Muitos momentos de conversa entre dois grandes amigos, circa 2019, originaram um grande vinho. Reza a lenda que foi numa caminhada nocturna, tarde e a más horas, que se “selou o negócio”. Anselmo Mendes, referência incontornável do Alvarinho de Monção e Melgaço, e Mário Sérgio Nuno, ícone da Bairrada, decidiram produzir um branco em conjunto e à sua medida.
Para isso, o primeiro foi buscar o seu melhor Alvarinho, e o segundo o seu melhor Bical, ambos provenientes de parcelas especiais, “representativas do melhor que as regiões podem produzir”: a Vinha do Paço, na Quinta da Torre, em Monção — com solo de terraços fluviais e origem granítica — e a Vinha do Cabeço, na Quinta das Bágeiras — de solo argiloso com forte componente calcária — encaixaram que nem duas peças de puzzle. “Se não tivesse enólogo e pudesse escolher um, seria o Anselmo, sempre disse isto.
Há uma identificação não só no estilo de vinho, mas na parte humana. Crescemos os dois numa família de agricultores, e há muita coisa que temos em comum na nossa ‘meninice’”, confessou Mário Sérgio Nuno, na apresentação do Corta Fogo à imprensa. Na verdade, esta é a primeira vez que a Quinta das Bágeiras entra numa parceria deste género. “Eu nunca estive inclinado para este tipo de colaborações, porque o nosso projecto é muito focado em uvas próprias e na nossa região. Por isso, ao fazer um vinho ‘partilhado’, só poderia ser com o Anselmo, pela nossa afinidade”, desenvolveu o bairradino, nascido e criado na Fogueira, uma pequena aldeia da freguesia de Sangalhos, Anadia. Anselmo Mendes reiterou: “Pensámos, toda a gente se junta a fazer vinhos, porque não nós?”. O resto é história.

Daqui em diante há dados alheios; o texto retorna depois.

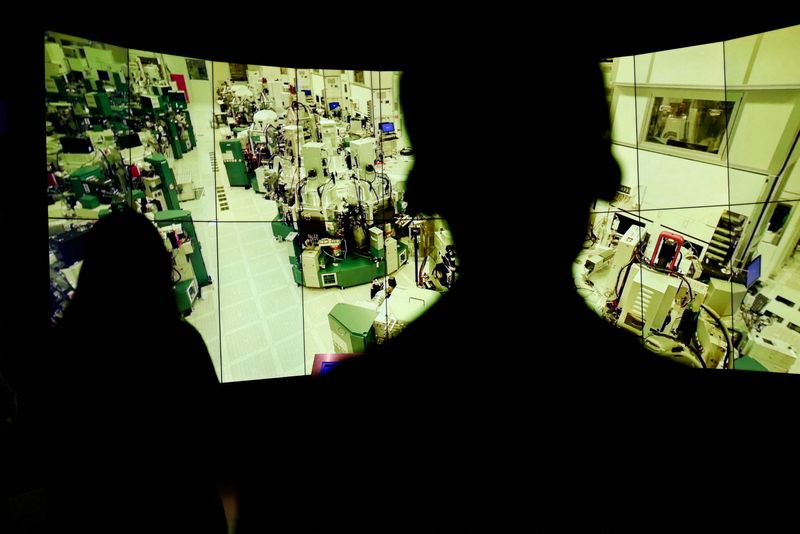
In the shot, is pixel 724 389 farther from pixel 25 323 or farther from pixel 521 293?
pixel 25 323

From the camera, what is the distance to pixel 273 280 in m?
5.64

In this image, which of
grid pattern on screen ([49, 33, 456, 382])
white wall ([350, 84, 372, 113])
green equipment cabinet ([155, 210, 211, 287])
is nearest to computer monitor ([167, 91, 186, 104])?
grid pattern on screen ([49, 33, 456, 382])

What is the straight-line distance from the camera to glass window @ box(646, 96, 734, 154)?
378 centimetres

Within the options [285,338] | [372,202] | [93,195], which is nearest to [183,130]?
[93,195]

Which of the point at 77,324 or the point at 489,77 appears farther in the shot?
the point at 77,324

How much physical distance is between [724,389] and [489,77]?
3.57 feet

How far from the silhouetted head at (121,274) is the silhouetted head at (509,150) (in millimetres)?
750

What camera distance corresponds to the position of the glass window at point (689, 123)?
378 cm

A vinificação foi feita em separado, cada um na sua adega, mas da mesma forma, em barricas usadas de 400 litros no caso do Alvarinho, e de 500 litros no caso do Bical. O estágio foi de nove meses nas barricas, e depois juntaram-se os vinhos na adega de Anselmo Mendes, em Melgaço, para o engarrafamento em Junho de 2021. “Antes de chegarmos ao lote final, trouxemos várias hipóteses para cima da mesa, sobretudo para a mesa do Mugasa”, brincou Anselmo Mendes, referindo-se ao reconhecido restaurante de leitão, na Fogueira.
A escolha do Alvarinho por parte do monçanense, para integrar o lote do Corta Fogo, é óbvia. Mas Mário Sérgio Nuno poderia ter considerado outras castas brancas típicas da Bairrada, como Cercial ou Maria Gomes. Então, porquê Bical? “Porque, para ser com uma uva branca rainha da Bairrada, para mim teria de ser esta. Por exemplo, face à Maria Gomes, acho que a Bical daria sempre mais estrutura ao vinho”, explicou o produtor. “Eu já contactei de forma próxima com a Bical, e é uma casta que tem imensa personalidade. Em prova cega, consigo sempre dizer onde está a Bical”, completou Anselmo Mendes, que dá apoio enológico ao projecto bairradino Kompassus.
Quanto ao nome, Corta Fogo, Mário Sérgio Nuno não se retraiu ao invocar alguma emoção. “Primeiro, fogo tem que ver com Fogueira. Depois, uma linha de corta fogo pode significar muita coisa, nomeadamente um caminho que estreita laços de amizade. Uma linha de equilíbrio. Além disso, ‘corte’ pode ser sinónimo de ‘lote’. Há várias interpretações possíveis”. E avançou, convicto: “Com este vinho, queríamos também fazer algo pelo vinho português. Se há algo que eu aprendi com as minhas viagens, sobretudo a França, é que temos de fazer alguma coisa por nós, enquanto país produtor. Mostrar ao mundo o que pode ser o vinho português. Lá fora dizem-me que os meus vinhos de 20 euros são mais caros que os de 100 de qualidade equivalente. E esta é uma percepção que temos de alterar. Um vinho como este pode ser um contributo”.
O Corta Fogo, de apenas 2622 garrafas, é, acima de tudo, um branco com a ambição e genuinidade dos seus criadores. “Isto não nasceu de um grande ‘business plan’, nem houve aqui um plano de marketing elaborado, a pensar que íamos fazer um grande negócio por nos juntarmos num vinho”, esclareceu Anselmo Mendes. Conhecendo a dupla, é fácil perceber que é assim mesmo. Um vinho que surgiu da vontade de dois amigos com os mesmos valores, inspirado nas vivências de quem ouviu muitas estórias dos avós à lareira.